Octogenarian CEOs are so last decade. Meet the new senior senior executives.
FORTUNE — David Murdock’s push to take Dole Food private was all about long-term strategy. The CEO is buying out his company for $1.2 billion in order to implement a turnaround away from the pressures of the public market.
That’s a big chunk of cash — to say nothing of an open-ended project — for anyone, let alone an executive who turned 90 in April. But to Murdock, age wasn’t a deterrent. The Dole DOLE CEO, who is obsessive about his diet and health, has said he has his 125th birthday in his sights.
It’s now a non-event when executives decide to hunker down in the corner office into their 80s. But Murdock is paving the way for nonagenarians. He is the oldest CEO in this year’s Fortune 500, followed by four in their 80s: O. Burton Smith of Sonic Automotive (86), Warren Buffett (82), Rupert Murdoch (82), and Sheldon Adelson of Las Vegas Sands (80).
Murdock is joined in the nonagenarian CEO club by Melvin Gordon of the notoriously close-mouthed Tootsie Roll Industries, whose COO and president is his octogenarian wife, Ellen Gordon.
Murdock and other members of his cohort have signaled neither plans to retire, nor are they retiring personalities. They’re bucking the trend of a declining average tenure for CEOs, says Bob Damon, president of North America for executive search firm Korn/Ferry International. Today CEOs stay in the job around five years, down from seven in 2008, as shareholders become impatient and give leadership a shorter time horizon to move the needle.
Meanwhile demand has increased for seasoned leaders who can navigate a challenging and complex business cycle. As a result, Damon says boards want CEOs with “dents in their helmets” that have been through similar scenarios and can rely on their experience. “That all points to CEOs who have more years under their belt,” he says. Trends around health and wellness are enhancing their ability to perform on the job, he adds.

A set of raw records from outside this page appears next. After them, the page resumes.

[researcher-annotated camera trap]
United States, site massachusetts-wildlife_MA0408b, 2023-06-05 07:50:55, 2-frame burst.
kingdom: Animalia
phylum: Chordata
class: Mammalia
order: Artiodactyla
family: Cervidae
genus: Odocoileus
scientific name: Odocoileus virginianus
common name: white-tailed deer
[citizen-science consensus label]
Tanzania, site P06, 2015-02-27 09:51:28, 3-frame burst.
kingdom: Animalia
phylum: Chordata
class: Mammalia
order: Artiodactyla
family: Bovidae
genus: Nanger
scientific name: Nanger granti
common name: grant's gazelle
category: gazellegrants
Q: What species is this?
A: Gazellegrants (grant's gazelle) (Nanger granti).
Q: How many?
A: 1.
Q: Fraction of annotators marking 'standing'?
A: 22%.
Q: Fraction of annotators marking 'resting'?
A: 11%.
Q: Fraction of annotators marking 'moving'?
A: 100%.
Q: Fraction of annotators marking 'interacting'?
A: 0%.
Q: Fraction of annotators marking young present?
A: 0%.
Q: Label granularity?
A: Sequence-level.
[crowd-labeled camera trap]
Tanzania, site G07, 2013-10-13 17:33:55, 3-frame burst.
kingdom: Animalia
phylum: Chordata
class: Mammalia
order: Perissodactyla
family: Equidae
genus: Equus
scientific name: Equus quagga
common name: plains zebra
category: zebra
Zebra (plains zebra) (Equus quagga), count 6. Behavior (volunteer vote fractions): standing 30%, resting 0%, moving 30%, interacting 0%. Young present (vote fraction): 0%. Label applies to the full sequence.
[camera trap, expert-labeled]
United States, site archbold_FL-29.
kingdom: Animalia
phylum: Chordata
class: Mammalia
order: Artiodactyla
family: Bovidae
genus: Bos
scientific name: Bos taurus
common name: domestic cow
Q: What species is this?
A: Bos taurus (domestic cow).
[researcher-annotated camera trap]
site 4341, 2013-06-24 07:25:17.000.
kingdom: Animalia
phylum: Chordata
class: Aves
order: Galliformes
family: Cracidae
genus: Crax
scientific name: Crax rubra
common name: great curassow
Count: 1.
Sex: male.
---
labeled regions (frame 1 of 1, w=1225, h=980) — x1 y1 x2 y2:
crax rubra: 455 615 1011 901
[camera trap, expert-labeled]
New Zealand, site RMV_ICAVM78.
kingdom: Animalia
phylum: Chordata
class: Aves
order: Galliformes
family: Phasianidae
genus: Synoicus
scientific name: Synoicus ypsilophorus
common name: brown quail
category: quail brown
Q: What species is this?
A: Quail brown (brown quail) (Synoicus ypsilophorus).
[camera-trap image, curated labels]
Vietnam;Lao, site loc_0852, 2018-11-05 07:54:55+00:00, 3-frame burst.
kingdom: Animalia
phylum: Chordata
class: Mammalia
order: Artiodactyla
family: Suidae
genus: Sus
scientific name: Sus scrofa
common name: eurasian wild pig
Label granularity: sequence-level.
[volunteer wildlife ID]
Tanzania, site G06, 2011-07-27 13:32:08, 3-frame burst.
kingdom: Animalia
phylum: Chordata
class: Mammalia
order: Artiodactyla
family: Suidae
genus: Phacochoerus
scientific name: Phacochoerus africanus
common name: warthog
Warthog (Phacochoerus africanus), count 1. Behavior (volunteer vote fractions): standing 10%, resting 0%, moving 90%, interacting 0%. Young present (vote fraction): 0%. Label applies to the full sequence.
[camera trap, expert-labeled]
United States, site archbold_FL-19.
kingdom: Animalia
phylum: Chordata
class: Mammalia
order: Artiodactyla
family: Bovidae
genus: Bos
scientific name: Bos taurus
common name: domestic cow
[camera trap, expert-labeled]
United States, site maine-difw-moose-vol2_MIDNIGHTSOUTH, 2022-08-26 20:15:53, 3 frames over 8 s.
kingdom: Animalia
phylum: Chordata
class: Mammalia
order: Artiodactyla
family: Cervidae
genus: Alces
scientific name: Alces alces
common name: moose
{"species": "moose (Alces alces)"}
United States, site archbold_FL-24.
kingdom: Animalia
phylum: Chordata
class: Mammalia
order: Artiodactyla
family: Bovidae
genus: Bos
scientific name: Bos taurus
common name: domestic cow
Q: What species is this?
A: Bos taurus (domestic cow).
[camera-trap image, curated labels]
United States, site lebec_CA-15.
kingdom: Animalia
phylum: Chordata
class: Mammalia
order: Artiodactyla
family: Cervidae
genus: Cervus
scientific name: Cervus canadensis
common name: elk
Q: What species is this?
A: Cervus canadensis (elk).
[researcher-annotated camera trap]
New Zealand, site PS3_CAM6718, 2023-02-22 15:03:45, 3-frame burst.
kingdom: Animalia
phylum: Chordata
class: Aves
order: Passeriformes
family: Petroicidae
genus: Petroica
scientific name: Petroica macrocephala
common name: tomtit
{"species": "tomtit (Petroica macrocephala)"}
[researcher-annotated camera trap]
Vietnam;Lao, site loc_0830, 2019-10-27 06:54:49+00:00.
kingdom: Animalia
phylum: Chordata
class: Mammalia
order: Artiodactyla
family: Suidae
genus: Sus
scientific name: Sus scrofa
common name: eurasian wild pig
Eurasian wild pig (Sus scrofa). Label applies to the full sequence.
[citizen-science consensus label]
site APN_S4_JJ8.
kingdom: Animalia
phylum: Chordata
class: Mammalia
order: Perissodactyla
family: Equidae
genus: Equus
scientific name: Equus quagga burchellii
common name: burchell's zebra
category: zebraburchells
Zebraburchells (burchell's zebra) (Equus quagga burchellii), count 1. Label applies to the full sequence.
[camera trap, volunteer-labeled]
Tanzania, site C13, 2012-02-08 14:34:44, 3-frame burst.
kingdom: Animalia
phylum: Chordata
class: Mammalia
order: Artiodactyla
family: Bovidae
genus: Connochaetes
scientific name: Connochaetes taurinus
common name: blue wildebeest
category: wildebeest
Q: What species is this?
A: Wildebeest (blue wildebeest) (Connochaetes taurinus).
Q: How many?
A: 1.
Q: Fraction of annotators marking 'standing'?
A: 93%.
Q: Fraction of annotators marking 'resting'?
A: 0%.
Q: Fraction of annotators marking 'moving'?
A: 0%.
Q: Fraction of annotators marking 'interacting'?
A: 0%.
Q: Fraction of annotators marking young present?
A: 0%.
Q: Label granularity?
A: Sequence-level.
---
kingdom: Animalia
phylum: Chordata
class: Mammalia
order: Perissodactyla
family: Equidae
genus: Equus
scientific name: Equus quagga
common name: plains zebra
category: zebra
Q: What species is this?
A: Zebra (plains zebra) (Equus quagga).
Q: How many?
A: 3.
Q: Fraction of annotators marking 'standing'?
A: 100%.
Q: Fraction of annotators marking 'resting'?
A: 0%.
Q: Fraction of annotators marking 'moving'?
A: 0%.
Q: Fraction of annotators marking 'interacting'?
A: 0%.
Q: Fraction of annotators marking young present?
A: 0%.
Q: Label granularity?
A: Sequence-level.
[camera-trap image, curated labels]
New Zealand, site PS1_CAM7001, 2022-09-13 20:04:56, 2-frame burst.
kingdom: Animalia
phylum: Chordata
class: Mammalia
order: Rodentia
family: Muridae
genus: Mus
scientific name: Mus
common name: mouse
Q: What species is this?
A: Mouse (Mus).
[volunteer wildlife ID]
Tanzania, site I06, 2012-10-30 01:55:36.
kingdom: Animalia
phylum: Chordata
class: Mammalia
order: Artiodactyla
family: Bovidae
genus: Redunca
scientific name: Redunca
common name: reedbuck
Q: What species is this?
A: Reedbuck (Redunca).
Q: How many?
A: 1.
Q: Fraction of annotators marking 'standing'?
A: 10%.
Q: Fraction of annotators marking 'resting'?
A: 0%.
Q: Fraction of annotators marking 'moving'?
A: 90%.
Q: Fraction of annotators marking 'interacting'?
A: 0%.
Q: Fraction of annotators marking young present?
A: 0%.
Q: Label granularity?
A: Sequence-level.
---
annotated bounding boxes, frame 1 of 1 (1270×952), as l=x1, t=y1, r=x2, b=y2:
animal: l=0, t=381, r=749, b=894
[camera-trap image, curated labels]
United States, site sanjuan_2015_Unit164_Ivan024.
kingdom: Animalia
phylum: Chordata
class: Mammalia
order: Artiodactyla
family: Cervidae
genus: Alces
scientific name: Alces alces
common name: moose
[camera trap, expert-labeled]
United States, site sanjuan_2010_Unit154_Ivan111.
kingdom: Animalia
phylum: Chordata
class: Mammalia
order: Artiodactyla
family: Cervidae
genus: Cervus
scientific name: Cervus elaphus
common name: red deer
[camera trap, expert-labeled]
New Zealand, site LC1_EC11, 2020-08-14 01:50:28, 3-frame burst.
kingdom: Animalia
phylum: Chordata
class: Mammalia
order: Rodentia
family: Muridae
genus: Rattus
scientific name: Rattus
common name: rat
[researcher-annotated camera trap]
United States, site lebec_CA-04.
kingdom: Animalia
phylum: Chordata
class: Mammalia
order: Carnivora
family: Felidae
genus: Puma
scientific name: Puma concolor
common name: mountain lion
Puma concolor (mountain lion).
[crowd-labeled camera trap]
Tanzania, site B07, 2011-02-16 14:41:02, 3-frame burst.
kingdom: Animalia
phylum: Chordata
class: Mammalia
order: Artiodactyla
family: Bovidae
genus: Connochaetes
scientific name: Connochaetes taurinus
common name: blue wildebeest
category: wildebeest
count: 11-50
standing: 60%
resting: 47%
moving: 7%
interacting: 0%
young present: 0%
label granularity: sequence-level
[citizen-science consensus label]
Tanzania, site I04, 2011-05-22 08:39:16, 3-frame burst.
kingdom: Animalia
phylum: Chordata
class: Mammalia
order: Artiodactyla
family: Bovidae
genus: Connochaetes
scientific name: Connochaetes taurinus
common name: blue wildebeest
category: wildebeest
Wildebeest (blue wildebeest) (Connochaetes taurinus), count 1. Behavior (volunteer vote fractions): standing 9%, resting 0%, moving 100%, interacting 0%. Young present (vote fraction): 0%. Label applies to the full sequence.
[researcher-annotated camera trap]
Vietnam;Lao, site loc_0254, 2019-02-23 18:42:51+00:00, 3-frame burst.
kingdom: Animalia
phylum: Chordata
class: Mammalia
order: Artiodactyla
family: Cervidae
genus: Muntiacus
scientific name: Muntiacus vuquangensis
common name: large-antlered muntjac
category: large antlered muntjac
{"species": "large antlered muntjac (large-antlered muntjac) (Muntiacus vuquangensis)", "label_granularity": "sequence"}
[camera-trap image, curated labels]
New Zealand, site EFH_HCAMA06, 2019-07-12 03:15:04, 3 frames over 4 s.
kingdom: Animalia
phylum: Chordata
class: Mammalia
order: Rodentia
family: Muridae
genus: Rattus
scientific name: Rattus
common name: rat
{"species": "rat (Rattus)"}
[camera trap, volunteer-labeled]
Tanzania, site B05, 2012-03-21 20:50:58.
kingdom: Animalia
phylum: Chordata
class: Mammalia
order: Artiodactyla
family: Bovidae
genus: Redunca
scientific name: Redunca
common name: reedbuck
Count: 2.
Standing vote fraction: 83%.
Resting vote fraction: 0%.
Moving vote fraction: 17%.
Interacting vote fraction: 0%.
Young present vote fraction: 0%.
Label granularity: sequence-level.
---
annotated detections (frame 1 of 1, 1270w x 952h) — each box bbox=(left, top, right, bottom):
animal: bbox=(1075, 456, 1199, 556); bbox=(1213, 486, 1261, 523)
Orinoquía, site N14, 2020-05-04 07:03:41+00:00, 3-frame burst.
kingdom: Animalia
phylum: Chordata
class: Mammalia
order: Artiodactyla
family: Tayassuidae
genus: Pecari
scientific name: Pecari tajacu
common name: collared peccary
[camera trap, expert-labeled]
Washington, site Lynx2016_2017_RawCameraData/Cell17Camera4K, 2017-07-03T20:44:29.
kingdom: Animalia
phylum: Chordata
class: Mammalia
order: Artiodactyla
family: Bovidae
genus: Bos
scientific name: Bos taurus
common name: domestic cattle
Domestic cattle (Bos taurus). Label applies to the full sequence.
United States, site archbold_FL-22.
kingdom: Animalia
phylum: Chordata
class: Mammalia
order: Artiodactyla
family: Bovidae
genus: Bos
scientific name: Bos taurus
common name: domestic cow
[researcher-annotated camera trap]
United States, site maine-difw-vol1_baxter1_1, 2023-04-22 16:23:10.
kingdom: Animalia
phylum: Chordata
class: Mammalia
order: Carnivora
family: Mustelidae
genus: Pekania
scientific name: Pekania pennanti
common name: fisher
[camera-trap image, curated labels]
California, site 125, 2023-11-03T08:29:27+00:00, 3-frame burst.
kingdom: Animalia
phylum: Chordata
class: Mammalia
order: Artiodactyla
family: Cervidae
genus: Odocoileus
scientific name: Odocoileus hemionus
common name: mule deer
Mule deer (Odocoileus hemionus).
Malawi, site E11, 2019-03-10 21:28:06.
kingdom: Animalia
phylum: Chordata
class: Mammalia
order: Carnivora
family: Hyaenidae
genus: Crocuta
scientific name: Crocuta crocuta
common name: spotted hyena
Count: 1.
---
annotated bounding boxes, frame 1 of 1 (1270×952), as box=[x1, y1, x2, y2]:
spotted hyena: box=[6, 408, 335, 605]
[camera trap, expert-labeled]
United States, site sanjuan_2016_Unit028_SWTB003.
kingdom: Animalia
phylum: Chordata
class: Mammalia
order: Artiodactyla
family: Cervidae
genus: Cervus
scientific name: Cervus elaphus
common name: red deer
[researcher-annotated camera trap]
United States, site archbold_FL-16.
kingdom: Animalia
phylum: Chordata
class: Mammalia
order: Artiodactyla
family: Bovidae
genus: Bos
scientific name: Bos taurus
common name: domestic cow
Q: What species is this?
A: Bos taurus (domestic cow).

The biggest challenge for companies with CEOs in their 80s or 90s is succession planning, says Paul Hodgson of governance and research firm BHJ Partners. Board members need to have someone waiting in the wings, which is not something they’re used to because of their chief executives long tenures. In the case of companies with founder-CEOs, they’ve also never gone through the exercise of finding a new leader. “Part of it is they’ve been there so long,” he says, “they don’t think they’ll ever have another CEO so why bother looking for one.”
For the likes of Murdock, this is likely the final gig. “There’s no reason for any retention bonuses,” Hodgson says.